Page images and extracted text:
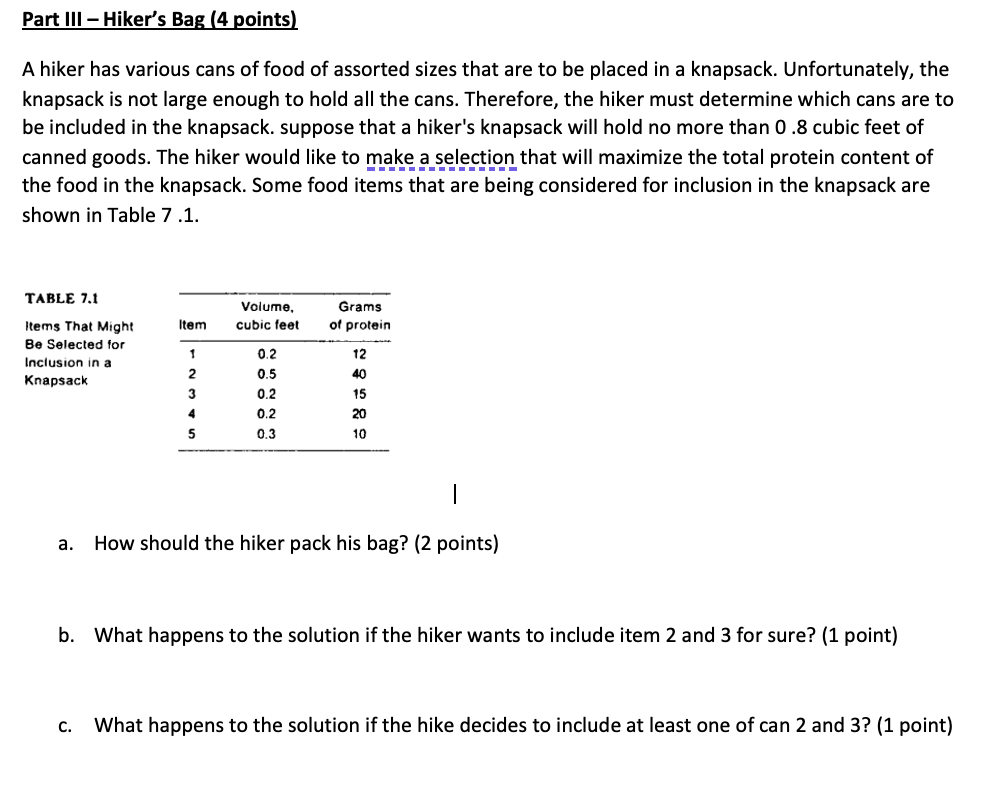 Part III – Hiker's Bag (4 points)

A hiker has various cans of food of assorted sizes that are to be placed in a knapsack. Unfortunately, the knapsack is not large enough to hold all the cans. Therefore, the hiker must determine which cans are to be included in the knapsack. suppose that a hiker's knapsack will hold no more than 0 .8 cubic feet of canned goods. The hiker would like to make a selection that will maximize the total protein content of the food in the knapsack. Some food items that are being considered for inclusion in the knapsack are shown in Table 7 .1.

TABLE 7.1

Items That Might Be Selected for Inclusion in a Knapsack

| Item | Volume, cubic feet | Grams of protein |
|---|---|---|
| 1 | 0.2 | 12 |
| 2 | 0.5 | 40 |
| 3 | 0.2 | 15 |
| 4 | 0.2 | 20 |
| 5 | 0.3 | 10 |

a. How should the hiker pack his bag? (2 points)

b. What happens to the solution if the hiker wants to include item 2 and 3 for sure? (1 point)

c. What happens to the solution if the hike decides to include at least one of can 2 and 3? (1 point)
--
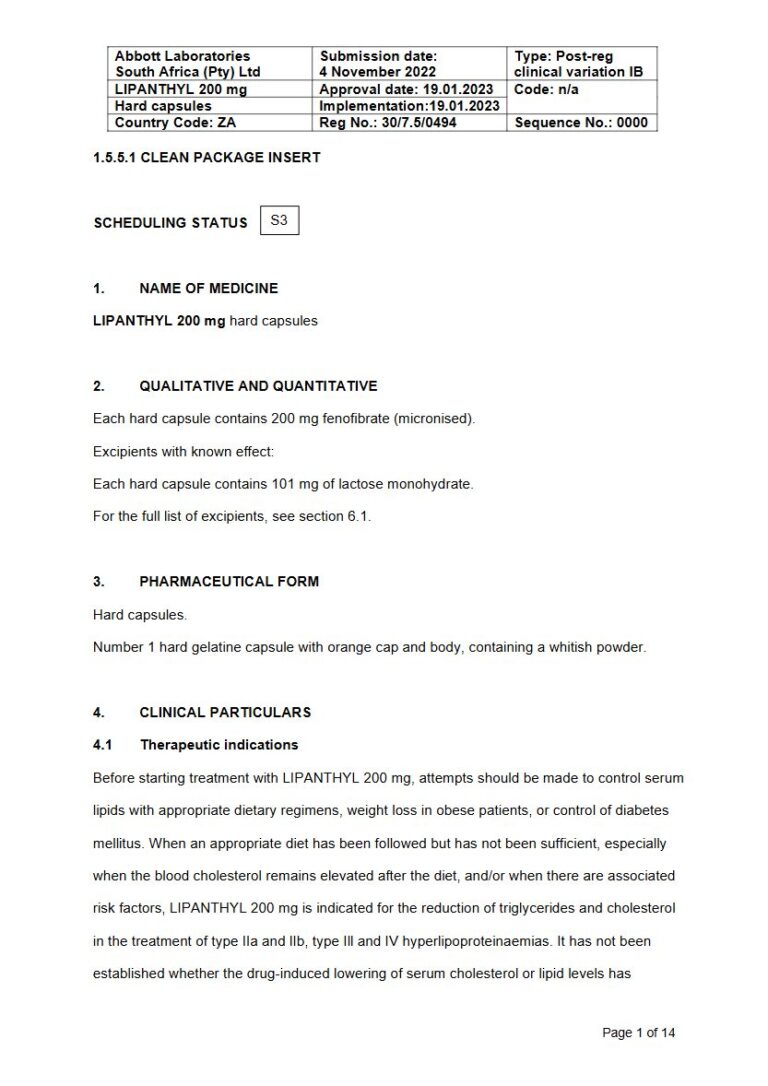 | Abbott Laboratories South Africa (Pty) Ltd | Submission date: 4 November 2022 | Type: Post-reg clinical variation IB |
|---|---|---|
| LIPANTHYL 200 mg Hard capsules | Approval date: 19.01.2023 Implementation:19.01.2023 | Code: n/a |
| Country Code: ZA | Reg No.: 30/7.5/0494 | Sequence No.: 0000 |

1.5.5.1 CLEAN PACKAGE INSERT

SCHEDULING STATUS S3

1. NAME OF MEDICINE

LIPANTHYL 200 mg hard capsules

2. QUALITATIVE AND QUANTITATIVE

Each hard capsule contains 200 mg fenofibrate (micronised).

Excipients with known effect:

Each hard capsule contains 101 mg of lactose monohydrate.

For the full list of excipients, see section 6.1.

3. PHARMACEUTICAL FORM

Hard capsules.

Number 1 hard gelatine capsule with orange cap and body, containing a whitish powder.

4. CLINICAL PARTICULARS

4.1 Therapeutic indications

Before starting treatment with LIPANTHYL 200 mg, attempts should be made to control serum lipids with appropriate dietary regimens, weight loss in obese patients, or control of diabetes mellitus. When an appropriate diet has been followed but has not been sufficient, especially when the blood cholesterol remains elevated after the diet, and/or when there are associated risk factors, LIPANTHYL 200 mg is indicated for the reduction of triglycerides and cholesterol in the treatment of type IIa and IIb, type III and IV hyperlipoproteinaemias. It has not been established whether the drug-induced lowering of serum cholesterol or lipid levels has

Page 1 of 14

● EXERCISE DESCRIPTION: Look through the entries. Copy out each line with "Code" in it.

● SOLUTION TO THIS EXERCISE:
| LIPANTHYL 200 mg Hard capsules | Approval date: 19.01.2023 Implementation:19.01.2023 | Code: n/a |
| Country Code: ZA | Reg No.: 30/7.5/0494 | Sequence No.: 0000 |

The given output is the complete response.